Biz Edirne'de de varız, Hakkari'de de varız. Masanın ilk davet sahibi Kılıçdaroğlu'ydu. Ben hiçbir isimle ilgili sinyal vermem. İstişare süremiz devam ediyor. Bu masada bir sürü akitleşmemiz var. Yine istişareye önem veren bir aday olması son derece önemli. Gerçek anlamda demokrat bir isim olması çok önemli.

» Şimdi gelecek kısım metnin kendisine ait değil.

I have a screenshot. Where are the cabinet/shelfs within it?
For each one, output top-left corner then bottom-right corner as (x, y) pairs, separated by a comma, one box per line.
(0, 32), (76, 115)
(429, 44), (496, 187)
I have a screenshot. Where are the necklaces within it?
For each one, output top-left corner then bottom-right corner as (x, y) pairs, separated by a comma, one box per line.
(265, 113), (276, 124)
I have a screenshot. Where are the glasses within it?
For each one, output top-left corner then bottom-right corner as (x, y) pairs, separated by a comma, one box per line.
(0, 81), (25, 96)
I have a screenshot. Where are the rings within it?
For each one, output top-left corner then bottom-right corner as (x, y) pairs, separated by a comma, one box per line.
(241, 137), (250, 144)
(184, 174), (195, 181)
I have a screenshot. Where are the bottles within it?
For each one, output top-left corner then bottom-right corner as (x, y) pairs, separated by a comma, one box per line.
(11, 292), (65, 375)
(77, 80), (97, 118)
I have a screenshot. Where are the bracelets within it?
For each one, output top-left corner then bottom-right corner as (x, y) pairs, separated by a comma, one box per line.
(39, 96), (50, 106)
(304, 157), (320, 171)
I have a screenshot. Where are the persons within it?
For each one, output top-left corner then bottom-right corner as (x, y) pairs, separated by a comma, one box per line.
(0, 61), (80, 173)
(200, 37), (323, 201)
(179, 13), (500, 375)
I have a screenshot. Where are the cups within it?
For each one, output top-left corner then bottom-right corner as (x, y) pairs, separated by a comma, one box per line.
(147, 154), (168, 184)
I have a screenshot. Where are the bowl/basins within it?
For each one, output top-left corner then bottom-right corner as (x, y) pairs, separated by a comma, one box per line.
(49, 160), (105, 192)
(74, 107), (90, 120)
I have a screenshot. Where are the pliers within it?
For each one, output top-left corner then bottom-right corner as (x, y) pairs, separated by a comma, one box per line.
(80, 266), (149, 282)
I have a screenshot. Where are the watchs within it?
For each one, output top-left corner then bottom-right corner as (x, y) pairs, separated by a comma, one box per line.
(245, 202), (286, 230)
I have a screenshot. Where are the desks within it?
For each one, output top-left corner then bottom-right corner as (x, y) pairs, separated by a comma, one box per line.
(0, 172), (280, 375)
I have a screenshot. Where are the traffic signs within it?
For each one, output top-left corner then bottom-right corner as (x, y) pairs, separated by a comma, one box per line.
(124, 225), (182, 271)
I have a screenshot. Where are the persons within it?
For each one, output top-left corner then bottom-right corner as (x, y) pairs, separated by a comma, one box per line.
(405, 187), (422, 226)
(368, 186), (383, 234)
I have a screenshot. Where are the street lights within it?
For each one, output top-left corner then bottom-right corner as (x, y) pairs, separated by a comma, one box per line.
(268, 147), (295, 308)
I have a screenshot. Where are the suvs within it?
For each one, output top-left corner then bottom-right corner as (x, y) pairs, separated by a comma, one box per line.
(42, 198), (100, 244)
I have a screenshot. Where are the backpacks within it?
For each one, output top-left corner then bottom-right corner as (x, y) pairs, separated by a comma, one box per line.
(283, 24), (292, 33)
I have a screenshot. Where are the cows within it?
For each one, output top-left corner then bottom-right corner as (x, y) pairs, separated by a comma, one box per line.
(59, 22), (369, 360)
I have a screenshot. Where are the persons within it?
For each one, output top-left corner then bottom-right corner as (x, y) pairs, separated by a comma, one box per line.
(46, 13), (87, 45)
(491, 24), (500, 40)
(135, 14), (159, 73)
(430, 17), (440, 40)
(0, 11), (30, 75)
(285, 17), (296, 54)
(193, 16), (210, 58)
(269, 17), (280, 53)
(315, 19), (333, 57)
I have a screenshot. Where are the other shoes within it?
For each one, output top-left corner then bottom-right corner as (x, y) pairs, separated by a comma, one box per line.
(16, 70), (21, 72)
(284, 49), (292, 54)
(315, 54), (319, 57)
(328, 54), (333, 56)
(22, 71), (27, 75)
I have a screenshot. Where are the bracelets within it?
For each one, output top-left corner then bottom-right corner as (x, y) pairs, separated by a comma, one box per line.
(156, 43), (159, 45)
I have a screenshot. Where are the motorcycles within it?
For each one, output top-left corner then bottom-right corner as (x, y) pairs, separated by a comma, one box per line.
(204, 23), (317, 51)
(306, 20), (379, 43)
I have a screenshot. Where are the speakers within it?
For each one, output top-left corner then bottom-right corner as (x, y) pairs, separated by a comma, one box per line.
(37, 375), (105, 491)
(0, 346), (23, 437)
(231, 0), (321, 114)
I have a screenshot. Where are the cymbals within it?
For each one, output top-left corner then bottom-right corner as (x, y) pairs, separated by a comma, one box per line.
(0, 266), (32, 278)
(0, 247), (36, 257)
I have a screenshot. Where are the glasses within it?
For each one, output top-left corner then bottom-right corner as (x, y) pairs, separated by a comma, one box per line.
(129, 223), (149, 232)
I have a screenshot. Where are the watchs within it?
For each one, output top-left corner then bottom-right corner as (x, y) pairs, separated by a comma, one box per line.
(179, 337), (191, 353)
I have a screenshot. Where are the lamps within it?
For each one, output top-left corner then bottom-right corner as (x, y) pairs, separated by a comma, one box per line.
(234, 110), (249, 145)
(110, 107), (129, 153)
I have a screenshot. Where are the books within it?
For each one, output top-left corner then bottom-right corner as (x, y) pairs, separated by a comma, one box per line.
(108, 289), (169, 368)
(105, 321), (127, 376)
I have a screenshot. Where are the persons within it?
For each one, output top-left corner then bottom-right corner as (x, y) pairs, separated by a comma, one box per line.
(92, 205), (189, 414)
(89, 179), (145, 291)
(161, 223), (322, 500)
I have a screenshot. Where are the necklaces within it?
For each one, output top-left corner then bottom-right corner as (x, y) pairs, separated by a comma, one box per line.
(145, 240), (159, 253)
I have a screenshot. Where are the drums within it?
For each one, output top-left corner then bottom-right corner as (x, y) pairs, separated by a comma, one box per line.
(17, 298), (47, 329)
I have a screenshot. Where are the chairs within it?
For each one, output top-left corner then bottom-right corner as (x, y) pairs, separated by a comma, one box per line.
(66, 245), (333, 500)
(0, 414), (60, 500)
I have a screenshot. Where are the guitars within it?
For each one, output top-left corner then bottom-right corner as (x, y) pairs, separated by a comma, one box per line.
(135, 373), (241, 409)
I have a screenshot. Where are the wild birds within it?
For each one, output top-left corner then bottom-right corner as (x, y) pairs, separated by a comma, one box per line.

'BU MASAYI BOZAN OLMAK HİÇBİR SİYASİ PARTİNİN KALDIRABİLECEĞİ BİR YÜK DEĞİL'
Kriz kelimesini asla kullanmamak lazım. Altılı Masa'da pek çok görüşte farklı görüşler var. Ama masaya oturduğumuzda herkes fikrini söylüyor. Bu masayı bozan olmak hiçbir siyasi partinin kaldırabileceği bir yük değil.
Seçim tarihi ya Meclis kararı ya da Cumhurbaşkanı kararıyla oluyor. Ama biz, "6 Nisan'dan sonra olacak hiçbir seçime oy vermeyeceğiz" dedik. Biz Erdoğan'ın ikinci dönemi olduğunu söylüyoruz. Erdoğan, tek imzayla seçime giderse biz DEVA Partisi olarak YSK'ya itiraz dilekçemizi vereceğiz.
AK Parti'de olduğum dönemde Gezi olaylarına kadar troll hesaplar yoktu. İktidar Gezi olaylarından sonra kendi troll ordularını oluşturdu. Şu andaki iktidar için kaynak sorunu yok.
EYT'yi bunca yıldır geciktiren de hükümet. Seçime 3 ay kala mı aklınıza geliyor. Erdoğan, şimdiye kadar yapmadığı popülizmi yapıyor. Seçimi kaybedeceğini anladı. Gerçek enflasyonla bu ülkede herkesin satın alma gücü düştü. Maaşlı, sabit geliri olan herkes, enflasyon karşısında ezilmiş durumda."